■ **Exercise 1**
Reproduce the passage of the mailing-list post below from "Brad Knowles" up to and including "volume environments.", keeping every word and mark unchanged.

■ **Excerpt provided**

[SATLUG] need help...everything is popping up Linux!
Brad Knowles
brad at shub-internet.org
Sun Sep 2 02:12:49 CDT 2007
On 9/1/07, Vern Davis wrote:
> You know Brad, since you're OBVIOUSLY smarter than (almost) everybody
> else on THIS LUG, maybe you need your own special "Knowles-It-All"
> LUG?
I wouldn't claim to be smarter than the average
bear, but in the eighteen or so years I've been a
professional Unix system administrator and in the
twenty-three years I've been using Unix, I have
had a fair amount of experience in a variety of
fields, and in some pretty high pressure/high
volume environments.
I've worked both as a consultant and as an
in-house employee, and I've seen the dirty nasty
underbelly of both sides, as well as the good
sides of both.
I've been in situations where the consultants
that were brought in just talked to us employees
and then turned around and regurgitated those
ideas to management as their own creation, and
management suddenly decided that they were the
best thing since sliced bread, which obviously
had to be true because they had paid those
consultants so much money. Contrariwise, I've
been in situations where the consultants were
effectively the glue that held together the
projects they worked on, and the employees and
project managers kept shifting on a weekly,
monthly, or yearly basis. Heck, even the
companies that were providing the consulting
services would change on a yearly basis, but what
always seemed to happen was that when a new
consulting company underbid everyone else and got
the contract, what they would do would be to turn
around and re-hire all the same old guys who were
working on the project last time, and then they'd
completely over-run the budget and get under bid
by someone else on the next round.

■ **Material supplied**
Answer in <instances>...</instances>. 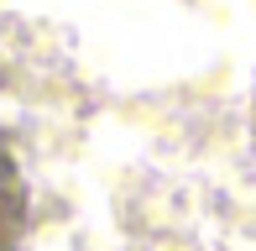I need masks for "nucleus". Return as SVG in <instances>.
I'll return each mask as SVG.
<instances>
[{
    "mask_svg": "<svg viewBox=\"0 0 256 251\" xmlns=\"http://www.w3.org/2000/svg\"><path fill=\"white\" fill-rule=\"evenodd\" d=\"M21 230H26V178L10 152V136L0 131V251H16Z\"/></svg>",
    "mask_w": 256,
    "mask_h": 251,
    "instance_id": "obj_1",
    "label": "nucleus"
}]
</instances>
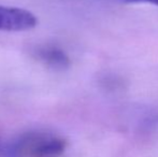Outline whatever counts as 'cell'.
I'll return each mask as SVG.
<instances>
[{
    "mask_svg": "<svg viewBox=\"0 0 158 157\" xmlns=\"http://www.w3.org/2000/svg\"><path fill=\"white\" fill-rule=\"evenodd\" d=\"M32 54L35 59L51 69L64 70L70 65V59L64 51L53 44L37 45L32 50Z\"/></svg>",
    "mask_w": 158,
    "mask_h": 157,
    "instance_id": "cell-3",
    "label": "cell"
},
{
    "mask_svg": "<svg viewBox=\"0 0 158 157\" xmlns=\"http://www.w3.org/2000/svg\"><path fill=\"white\" fill-rule=\"evenodd\" d=\"M127 2H146V3H152L158 6V0H124Z\"/></svg>",
    "mask_w": 158,
    "mask_h": 157,
    "instance_id": "cell-4",
    "label": "cell"
},
{
    "mask_svg": "<svg viewBox=\"0 0 158 157\" xmlns=\"http://www.w3.org/2000/svg\"><path fill=\"white\" fill-rule=\"evenodd\" d=\"M37 24V16L30 11L0 4V31H26Z\"/></svg>",
    "mask_w": 158,
    "mask_h": 157,
    "instance_id": "cell-2",
    "label": "cell"
},
{
    "mask_svg": "<svg viewBox=\"0 0 158 157\" xmlns=\"http://www.w3.org/2000/svg\"><path fill=\"white\" fill-rule=\"evenodd\" d=\"M67 147L63 137L45 130L17 136L3 149V157H61Z\"/></svg>",
    "mask_w": 158,
    "mask_h": 157,
    "instance_id": "cell-1",
    "label": "cell"
}]
</instances>
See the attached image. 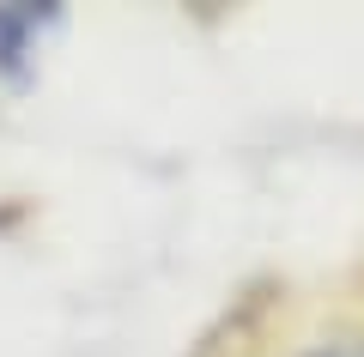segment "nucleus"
Listing matches in <instances>:
<instances>
[{"mask_svg": "<svg viewBox=\"0 0 364 357\" xmlns=\"http://www.w3.org/2000/svg\"><path fill=\"white\" fill-rule=\"evenodd\" d=\"M316 357H364V339H346V345H328V351H316Z\"/></svg>", "mask_w": 364, "mask_h": 357, "instance_id": "f03ea898", "label": "nucleus"}, {"mask_svg": "<svg viewBox=\"0 0 364 357\" xmlns=\"http://www.w3.org/2000/svg\"><path fill=\"white\" fill-rule=\"evenodd\" d=\"M55 18V6H0V85H25L37 31Z\"/></svg>", "mask_w": 364, "mask_h": 357, "instance_id": "f257e3e1", "label": "nucleus"}]
</instances>
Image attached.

■ **Exercise 2**
Pull out each line of the records above that contains the string "path", matching its case exactly.

■ **Finished answer 1**
Brad Knowles
brad at shub-internet.org
Sun Sep 2 02:12:49 CDT 2007
On 9/1/07, Vern Davis wrote:
> You know Brad, since you're OBVIOUSLY smarter than (almost) everybody
> else on THIS LUG, maybe you need your own special "Knowles-It-All"
> LUG?
I wouldn't claim to be smarter than the average
bear, but in the eighteen or so years I've been a
professional Unix system administrator and in the
twenty-three years I've been using Unix, I have
had a fair amount of experience in a variety of
fields, and in some pretty high pressure/high
volume environments.

■ **Finished answer 2**
    "mask_svg": "<svg viewBox=\"0 0 256 251\" xmlns=\"http://www.w3.org/2000/svg\"><path fill=\"white\" fill-rule=\"evenodd\" d=\"M21 230H26V178L10 152V136L0 131V251H16Z\"/></svg>",
    "mask_svg": "<svg viewBox=\"0 0 158 157\" xmlns=\"http://www.w3.org/2000/svg\"><path fill=\"white\" fill-rule=\"evenodd\" d=\"M32 54L35 59L51 69L64 70L70 65V59L64 51L53 44L37 45L32 50Z\"/></svg>",
    "mask_svg": "<svg viewBox=\"0 0 158 157\" xmlns=\"http://www.w3.org/2000/svg\"><path fill=\"white\" fill-rule=\"evenodd\" d=\"M127 2H146V3H152L158 6V0H124Z\"/></svg>",
    "mask_svg": "<svg viewBox=\"0 0 158 157\" xmlns=\"http://www.w3.org/2000/svg\"><path fill=\"white\" fill-rule=\"evenodd\" d=\"M37 24V16L30 11L0 4V31H26Z\"/></svg>",
    "mask_svg": "<svg viewBox=\"0 0 158 157\" xmlns=\"http://www.w3.org/2000/svg\"><path fill=\"white\" fill-rule=\"evenodd\" d=\"M67 147L63 137L45 130L17 136L3 149V157H61Z\"/></svg>",
[{"mask_svg": "<svg viewBox=\"0 0 364 357\" xmlns=\"http://www.w3.org/2000/svg\"><path fill=\"white\" fill-rule=\"evenodd\" d=\"M316 357H364V339H346V345H328V351H316Z\"/></svg>", "mask_w": 364, "mask_h": 357, "instance_id": "f03ea898", "label": "nucleus"}, {"mask_svg": "<svg viewBox=\"0 0 364 357\" xmlns=\"http://www.w3.org/2000/svg\"><path fill=\"white\" fill-rule=\"evenodd\" d=\"M55 18V6H0V85H25L37 31Z\"/></svg>", "mask_w": 364, "mask_h": 357, "instance_id": "f257e3e1", "label": "nucleus"}]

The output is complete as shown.